The revised EHR Standards for India which has been notified in February, 2016 have been placed in public domain with a view to elicit comments/views of the stakeholders including the general public. The comments/views may be forwarded to Director (e-Governance Division), Ministry of Health and Family Welfare, Room No 307-D, Nirman Bhawan, New Delhi-11010B or emailed at email@example.com on or before 20 April, 2016. Click the Link
In September 2013 the Ministry of Health & Family Welfare (MoH&FW) notified the Electronic Health Record (EHR) Standards for India. The set of standards given therein were chosen from the best available and used standards applicable to Electronic Health Records from around the world keeping in view their suitability and applicability in India. The Committee constituted to recommend the standards drew from experts, practitioners, government officials, technologists, and industry.

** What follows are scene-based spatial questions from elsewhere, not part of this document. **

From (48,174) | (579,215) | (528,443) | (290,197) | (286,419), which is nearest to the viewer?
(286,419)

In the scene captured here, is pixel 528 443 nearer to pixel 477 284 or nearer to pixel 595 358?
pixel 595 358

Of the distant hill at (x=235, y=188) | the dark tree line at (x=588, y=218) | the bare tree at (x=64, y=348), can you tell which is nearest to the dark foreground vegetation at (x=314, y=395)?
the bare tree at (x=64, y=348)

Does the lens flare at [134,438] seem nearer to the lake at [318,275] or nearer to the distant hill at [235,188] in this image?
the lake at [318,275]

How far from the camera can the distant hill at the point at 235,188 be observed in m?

The notified standards were not only supported by professional bodies, regulatory bodies, stakeholders, but various technical and social commentators as well as being a step in the right direction. MoH&FW moved ahead with facilitating the adoption, as next steps, and in last two years the Ministry has made available standards like SNOMED CT free for use in country as well as appoint interim National Release Center (NRC) to handle this clinical terminology standard that is fast gaining widespread acceptance amongst the various healthcare IT stakeholder communities worldwide. At the time of notifying the standards in September 2013, it was understood that the standards themselves will continue to evolve over time.
Consequently, it was accepted that this notification will require revision from time to time. This becomes all the more necessary as understanding of those standards, their implementation and the expectations from the healthcare systems improve. Hence, MoH&FW constituted an expert group to review the earlier notified set of standards based on the experience and eyes firmly on the future.

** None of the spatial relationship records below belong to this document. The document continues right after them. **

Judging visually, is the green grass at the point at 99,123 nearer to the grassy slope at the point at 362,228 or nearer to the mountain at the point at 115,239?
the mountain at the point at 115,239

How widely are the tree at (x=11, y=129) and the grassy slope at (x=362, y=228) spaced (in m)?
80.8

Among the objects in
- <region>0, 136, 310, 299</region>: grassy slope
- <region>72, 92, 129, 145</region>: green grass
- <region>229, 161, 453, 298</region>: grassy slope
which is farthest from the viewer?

The set of standards provided herein represents the recommendations of the Expert Committee arrived at after deliberating on the various aspects of standardizations in healthcare record systems. The Committee also carefully examined the provisions of open standards and the guidelines as per the norms suggested by DeitY, MCIT, Government of India and recommended the standards given later in the document. NEED FOR ELECTRONIC HEALTH RECORD For a health record of an individual to be clinically meaningful it needs to be from conception or birth, at the very least. As one progresses through one’s life, every record of every clinical encounter represents a health-related event in one’s life.

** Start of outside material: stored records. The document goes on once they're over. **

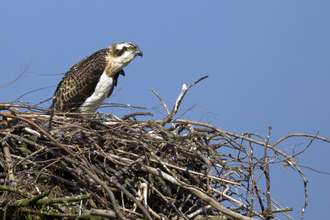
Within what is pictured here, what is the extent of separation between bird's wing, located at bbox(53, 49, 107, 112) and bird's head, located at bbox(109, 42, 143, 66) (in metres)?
0.24

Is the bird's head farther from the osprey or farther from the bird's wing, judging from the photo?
the bird's wing

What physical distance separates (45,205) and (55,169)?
54 centimetres

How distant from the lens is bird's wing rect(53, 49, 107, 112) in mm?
6938

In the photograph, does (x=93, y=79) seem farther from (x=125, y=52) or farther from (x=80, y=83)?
(x=125, y=52)

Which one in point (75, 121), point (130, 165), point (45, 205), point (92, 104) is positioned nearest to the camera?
point (45, 205)

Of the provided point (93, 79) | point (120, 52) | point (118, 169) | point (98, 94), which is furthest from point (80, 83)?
point (118, 169)

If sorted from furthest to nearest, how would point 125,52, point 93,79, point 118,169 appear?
point 125,52, point 93,79, point 118,169

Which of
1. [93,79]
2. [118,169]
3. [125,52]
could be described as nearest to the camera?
[118,169]

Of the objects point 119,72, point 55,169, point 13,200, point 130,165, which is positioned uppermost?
point 119,72

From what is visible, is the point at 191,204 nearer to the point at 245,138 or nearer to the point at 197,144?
the point at 197,144

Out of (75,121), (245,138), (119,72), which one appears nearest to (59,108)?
(119,72)

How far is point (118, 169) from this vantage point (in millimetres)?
4379

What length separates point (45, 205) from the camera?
3.92 meters

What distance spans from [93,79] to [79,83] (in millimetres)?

Each of these records may be insignificant or significant depending on the current problems that the person is suffering from. Thus, it becomes imperative that these records be available, arranged, and be clinically relevant to provide a summary of the various clinical events in the life of a person. An Electronic Health Record (EHR) is a collection of various medical records that get generated during any clinical encounter or events. With rise of self-care and homecare devices and systems, meaningful healthcare data get generated 24×7 and also have long-term clinical relevance.
The purpose of collecting medical records, as much as possible, are manifold – better and evidence based care, increasingly accurate and faster diagnosis that translates into better treatment at lower costs of care, avoid repeating unnecessary investigations, robust analytics including predictive analytics to support personalized care, improved health policy decisions based on better understanding of the underlying issues, etc., all translating into improved personal and public health. Without standards, a lifelong medical record is simply not possible, as different records from different sources spread across ~80+ years potentially needs to be brought meaningfully together. To achieve this, a set of pre-defined standards for information capture, storage, retrieval, exchange, and analytics that includes images, clinical codes and data is imperative.
This document provides a structured overview of the key EHR standards with respect to Indian healthcare system. For every aspect of data/information that is part of any healthcare record system has been addressed with a short guideline regarding implementation included. Various non-related recommendations from previous edition have been removed to better streamline the set of standards selected and achieve harmony among them.
A detailed recommendation on the interoperability and standards, clinical informatics standards, data ownership, privacy and security aspects, and the various coding systems are given. The set of standards given in earlier edition has been updated with their latest versions as we move towards a better implementation. LOOKING AHEAD This document is a continuation of its earlier version, but in many ways reflects our growing confidence in path correctly chosen earlier – set of international and proven standards focused towards syntactic and semantic interoperability.
The idea that any person in India can go to any health service provider/practitioner, any diagnostic center or any pharmacy and yet be able to access and have fully integrated and always available health records in an electronic format is not only empowering but also vision for efficient 21st century healthcare delivery. In conclusion, it must be reiterated that these standards cannot be considered either in isolation or as “etched in stone for all eternity”. These will need to undergo periodic review and update as necessary. Hence, this document must be a “living document”.